In 2011, film director John Russell pointed to convicted murderer Karl Lee Myers as the killer. Russell said in 1979 Myers confessed to him personally about the Girl Scout murders.
“He confessed three times to six murders in the northeast Oklahoma area. He also confessed once to the Camp Scott murders,” Russell said in 2011.
Myers, 64, died in prison in 2012 while serving an unrelated first-degree murder conviction on death row.
In 2014, the Oklahoma State Bureau of Investigation’s cold case unit sent more than 200 items to a private lab for updated forensic testing.
“The Girl Scouts’ murder investigation has been one of the most extensive investigations in OSBI’s 89-year history,” then-OSBI Director Stan Florence said at the time. “When I became director three years ago, I authorized a comprehensive review of the entire case to identify any possible leads we may further develop and explore additional scientific measures that could draw a clear conclusion to the case.”
Buhl said the Cherokee Nation became involved following the U.S. Supreme Court’s landmark McGirt v. Oklahoma ruling in 2020. McGirt and a subsequent state-level case, Hogner v. Oklahoma, gave the Cherokee Nation and federal government jurisdiction over crimes involving Indians throughout the reservation. The state of Oklahoma now has jurisdiction over crimes only involving non-Indians.

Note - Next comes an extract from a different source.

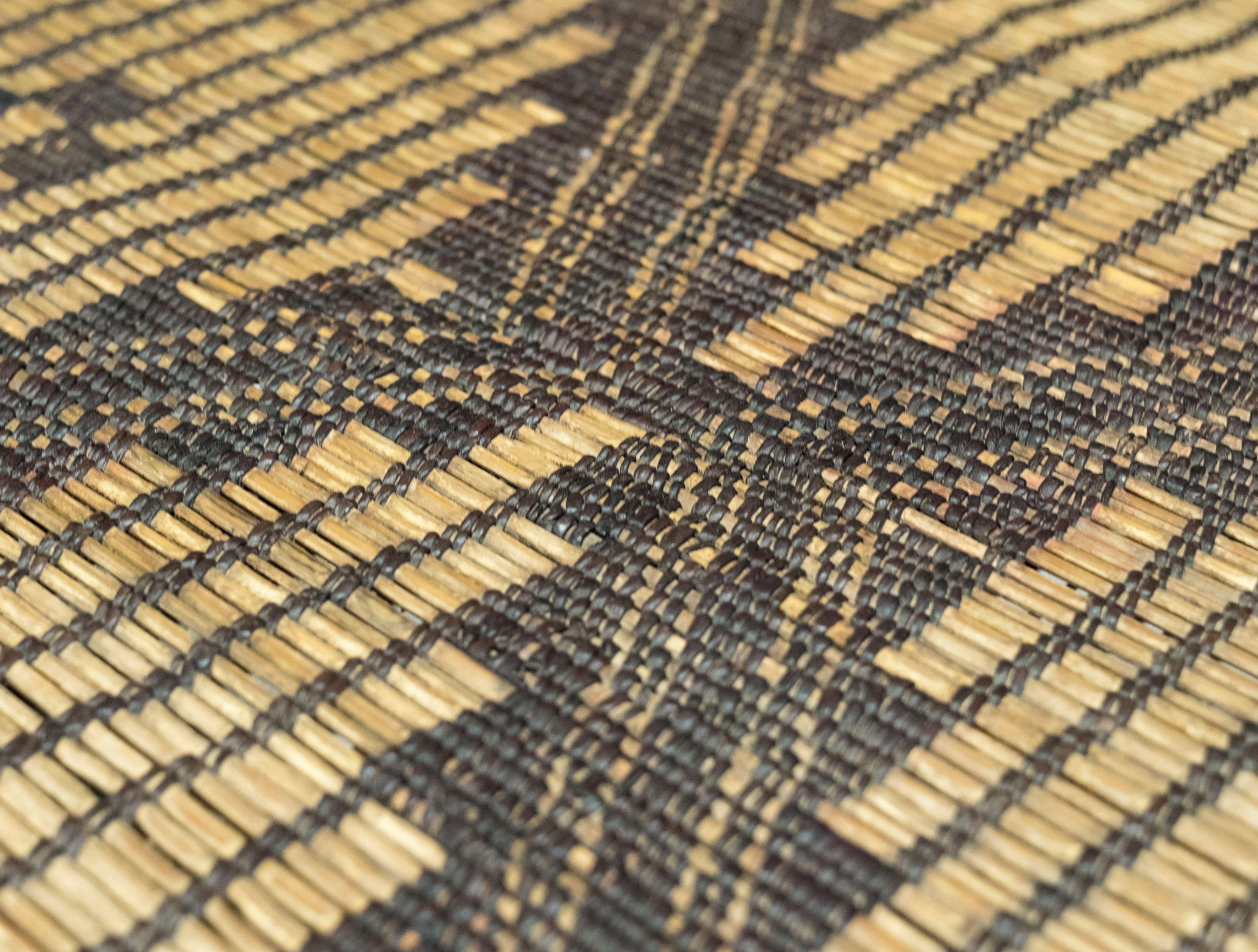 Mauretanischer Teppich, Vintage, 20. Jahrhundert, Holz und Leder, Kelim, Vorrätig im Zustand „Gut“ im Angebot in Loria, IT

“Once McGirt happened, stuff that was normally the state’s jurisdiction … is now ours if there’s a Native American victim,” Buhl said. “So there’s a Native American victim in the Girl Scout murders. So that scene now becomes part of our missing and murdered investigation that we’re looking into.”
Pre-McGirt, Buhl said he had one missing and murdered case.
“The moment McGirt was decided, I got 14,” he said. “So we have a person that’s assigned to handle those cases.”